= M Musharraf Hossain Bhuiyan =

Bangladeshi civil servant

M Musharraf Hossain Bhuiyan is a retired Bangladeshi government civil service officer and former Cabinet Secretary of Bangladesh.

==Early life==
Bhuiyan was born 15 December 1956 in Narsingdi, East Bengal, Pakistan. He did his bachelor's and master's from the University of Dhaka in English Literature.

==Career==
Bhuiyan joined Bangladesh Civil Service in 1981.

Bhuiyan was the Commercial Counsellor, Bangladesh Mission, Dubai, UAE (2002-2005). He was a faculty member at the Bangladesh Public Administration Training Centre from 1991 to 1996.

Bhuiyan was Secretary of the Ministry of Primary and Mass Education from 2007 to 2008. He was the Chairman of the Bangladesh, Oil, Gas and Mineral Corporation (PetroBangla) (2005–2006).

Bhuiyan was the Secretary of the Economic Relations Division at the Ministry of Finance 2008 to 2011.

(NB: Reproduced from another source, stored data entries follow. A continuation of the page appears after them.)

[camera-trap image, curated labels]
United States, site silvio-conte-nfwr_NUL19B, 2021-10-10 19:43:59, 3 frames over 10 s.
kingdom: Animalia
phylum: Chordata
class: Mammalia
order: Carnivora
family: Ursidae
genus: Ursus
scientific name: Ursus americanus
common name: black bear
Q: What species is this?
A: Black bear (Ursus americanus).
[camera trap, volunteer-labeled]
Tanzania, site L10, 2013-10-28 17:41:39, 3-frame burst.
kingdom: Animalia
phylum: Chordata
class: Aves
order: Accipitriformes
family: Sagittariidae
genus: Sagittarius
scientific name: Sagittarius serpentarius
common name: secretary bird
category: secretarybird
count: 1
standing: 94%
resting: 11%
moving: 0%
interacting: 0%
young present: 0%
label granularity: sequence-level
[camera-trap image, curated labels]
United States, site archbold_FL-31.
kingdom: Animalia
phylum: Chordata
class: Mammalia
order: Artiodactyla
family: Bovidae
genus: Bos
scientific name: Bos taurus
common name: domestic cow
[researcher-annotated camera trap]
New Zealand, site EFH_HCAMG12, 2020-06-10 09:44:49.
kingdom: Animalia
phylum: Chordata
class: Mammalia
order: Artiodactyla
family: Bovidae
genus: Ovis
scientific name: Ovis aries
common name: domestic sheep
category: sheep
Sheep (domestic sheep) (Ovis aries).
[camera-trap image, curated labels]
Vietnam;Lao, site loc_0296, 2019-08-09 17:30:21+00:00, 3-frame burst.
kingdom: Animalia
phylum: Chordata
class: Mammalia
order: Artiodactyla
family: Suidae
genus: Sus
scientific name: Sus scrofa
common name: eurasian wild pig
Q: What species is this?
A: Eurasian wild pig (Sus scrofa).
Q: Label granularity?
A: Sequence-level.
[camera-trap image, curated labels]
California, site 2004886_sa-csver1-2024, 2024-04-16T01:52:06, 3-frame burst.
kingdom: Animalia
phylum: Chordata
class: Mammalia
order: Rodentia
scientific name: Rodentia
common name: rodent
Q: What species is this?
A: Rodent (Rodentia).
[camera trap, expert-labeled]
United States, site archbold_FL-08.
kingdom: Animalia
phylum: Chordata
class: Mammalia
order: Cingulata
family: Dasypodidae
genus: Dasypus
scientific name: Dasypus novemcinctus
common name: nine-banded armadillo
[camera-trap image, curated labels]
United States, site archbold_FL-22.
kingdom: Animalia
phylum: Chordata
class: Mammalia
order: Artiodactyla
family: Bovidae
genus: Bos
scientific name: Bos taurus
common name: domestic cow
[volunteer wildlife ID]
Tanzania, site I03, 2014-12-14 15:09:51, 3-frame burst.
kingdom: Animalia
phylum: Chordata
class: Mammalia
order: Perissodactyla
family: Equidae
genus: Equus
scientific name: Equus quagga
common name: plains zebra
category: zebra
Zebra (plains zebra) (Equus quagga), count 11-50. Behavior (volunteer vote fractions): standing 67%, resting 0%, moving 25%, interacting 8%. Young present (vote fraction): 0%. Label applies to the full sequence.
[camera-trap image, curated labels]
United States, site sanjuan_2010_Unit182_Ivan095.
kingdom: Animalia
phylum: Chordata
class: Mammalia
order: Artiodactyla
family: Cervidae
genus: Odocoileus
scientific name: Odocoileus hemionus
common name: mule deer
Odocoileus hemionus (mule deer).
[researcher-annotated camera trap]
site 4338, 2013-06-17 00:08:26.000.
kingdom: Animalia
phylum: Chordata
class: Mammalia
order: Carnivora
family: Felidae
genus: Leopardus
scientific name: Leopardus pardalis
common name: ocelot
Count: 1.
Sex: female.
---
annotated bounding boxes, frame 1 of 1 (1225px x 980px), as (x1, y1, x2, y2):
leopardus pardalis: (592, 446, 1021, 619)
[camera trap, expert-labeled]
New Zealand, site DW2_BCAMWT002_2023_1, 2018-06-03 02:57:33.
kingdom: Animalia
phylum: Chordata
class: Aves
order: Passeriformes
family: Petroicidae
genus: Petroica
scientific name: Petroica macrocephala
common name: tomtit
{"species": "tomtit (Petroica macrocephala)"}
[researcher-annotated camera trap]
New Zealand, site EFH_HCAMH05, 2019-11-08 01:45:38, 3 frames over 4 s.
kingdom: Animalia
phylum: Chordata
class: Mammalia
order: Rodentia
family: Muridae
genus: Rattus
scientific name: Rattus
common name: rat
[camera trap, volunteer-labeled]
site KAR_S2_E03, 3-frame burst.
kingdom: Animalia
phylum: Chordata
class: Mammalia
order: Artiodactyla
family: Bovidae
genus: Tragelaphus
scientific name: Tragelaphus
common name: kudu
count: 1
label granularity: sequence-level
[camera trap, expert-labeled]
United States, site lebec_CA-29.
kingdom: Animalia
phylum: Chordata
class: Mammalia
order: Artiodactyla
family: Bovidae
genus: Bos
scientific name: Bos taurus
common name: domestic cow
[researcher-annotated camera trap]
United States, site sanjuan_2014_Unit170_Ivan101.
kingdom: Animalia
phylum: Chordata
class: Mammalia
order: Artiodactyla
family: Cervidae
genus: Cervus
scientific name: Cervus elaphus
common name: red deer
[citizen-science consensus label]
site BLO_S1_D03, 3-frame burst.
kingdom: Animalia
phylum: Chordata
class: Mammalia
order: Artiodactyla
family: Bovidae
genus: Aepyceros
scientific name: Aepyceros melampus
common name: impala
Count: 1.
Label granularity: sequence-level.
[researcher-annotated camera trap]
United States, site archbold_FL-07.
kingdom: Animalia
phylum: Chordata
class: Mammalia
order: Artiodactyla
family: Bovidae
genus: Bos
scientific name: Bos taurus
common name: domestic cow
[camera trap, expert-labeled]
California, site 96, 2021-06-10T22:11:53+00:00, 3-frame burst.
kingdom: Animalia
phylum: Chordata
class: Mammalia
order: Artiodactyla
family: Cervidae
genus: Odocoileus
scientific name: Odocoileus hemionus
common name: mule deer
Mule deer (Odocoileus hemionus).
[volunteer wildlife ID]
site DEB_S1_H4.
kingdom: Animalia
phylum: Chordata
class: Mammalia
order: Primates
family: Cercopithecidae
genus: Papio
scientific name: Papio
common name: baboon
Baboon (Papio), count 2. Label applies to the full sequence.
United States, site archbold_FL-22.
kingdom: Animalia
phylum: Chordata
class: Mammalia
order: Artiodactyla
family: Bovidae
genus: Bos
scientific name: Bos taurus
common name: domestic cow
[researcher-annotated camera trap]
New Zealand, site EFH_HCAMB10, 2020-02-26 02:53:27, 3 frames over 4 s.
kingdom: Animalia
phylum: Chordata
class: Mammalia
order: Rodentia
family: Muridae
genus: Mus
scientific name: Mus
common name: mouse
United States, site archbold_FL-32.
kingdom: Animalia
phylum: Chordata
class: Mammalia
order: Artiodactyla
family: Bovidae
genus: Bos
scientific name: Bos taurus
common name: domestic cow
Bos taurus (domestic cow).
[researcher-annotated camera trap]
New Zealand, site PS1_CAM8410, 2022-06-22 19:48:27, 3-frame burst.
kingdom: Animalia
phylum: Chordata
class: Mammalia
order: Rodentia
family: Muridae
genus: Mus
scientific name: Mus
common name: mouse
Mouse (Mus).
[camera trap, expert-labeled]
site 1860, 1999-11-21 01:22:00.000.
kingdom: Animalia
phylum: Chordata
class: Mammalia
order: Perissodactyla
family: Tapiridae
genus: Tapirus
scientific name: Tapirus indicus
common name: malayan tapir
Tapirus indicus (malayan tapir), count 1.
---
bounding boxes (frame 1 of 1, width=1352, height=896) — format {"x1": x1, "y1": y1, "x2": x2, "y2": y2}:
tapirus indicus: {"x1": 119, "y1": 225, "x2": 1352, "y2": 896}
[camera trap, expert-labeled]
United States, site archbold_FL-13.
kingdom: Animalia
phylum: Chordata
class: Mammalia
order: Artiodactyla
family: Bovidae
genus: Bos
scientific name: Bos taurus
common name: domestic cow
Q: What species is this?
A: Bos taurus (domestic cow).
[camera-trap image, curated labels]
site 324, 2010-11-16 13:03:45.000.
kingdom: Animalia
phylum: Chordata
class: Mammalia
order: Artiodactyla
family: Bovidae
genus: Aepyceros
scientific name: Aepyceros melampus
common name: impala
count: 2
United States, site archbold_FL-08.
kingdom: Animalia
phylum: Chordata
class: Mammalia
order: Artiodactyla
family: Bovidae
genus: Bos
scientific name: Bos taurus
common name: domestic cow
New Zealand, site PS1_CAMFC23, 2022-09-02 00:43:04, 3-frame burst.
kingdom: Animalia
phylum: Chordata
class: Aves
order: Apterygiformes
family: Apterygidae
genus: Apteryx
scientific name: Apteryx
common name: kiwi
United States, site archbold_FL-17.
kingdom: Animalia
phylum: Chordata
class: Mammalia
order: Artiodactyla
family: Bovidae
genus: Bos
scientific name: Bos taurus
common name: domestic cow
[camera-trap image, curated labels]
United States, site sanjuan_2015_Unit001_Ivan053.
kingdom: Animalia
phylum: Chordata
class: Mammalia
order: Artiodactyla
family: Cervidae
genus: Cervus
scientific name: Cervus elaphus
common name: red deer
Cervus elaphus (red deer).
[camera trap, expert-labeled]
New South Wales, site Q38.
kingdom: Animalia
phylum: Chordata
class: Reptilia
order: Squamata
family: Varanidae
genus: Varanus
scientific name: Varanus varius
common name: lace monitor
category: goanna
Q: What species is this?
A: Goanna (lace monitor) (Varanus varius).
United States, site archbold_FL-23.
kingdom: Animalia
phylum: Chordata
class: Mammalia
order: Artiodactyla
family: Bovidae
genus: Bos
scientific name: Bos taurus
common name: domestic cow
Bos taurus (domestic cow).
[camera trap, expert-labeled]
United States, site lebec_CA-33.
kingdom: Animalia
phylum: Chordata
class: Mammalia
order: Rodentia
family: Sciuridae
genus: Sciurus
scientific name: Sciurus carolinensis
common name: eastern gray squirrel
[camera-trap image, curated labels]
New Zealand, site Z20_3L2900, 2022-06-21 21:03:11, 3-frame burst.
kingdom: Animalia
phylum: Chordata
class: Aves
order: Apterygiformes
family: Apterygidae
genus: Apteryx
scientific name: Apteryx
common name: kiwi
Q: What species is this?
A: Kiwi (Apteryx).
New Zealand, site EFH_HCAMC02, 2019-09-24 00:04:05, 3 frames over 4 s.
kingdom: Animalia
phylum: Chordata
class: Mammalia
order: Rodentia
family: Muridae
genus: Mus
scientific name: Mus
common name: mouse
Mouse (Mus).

Bhuiyan served as the Cabinet Secretary of Bangladesh till October 2015. He was then appointed Alternate Executive Director to the World Bank.

Bhuiyan was the chairman of the Officers Club, Dhaka. He is the former president of the Bangladesh Billiard & Snooker Federation. He is a former director of Bangladesh Bank.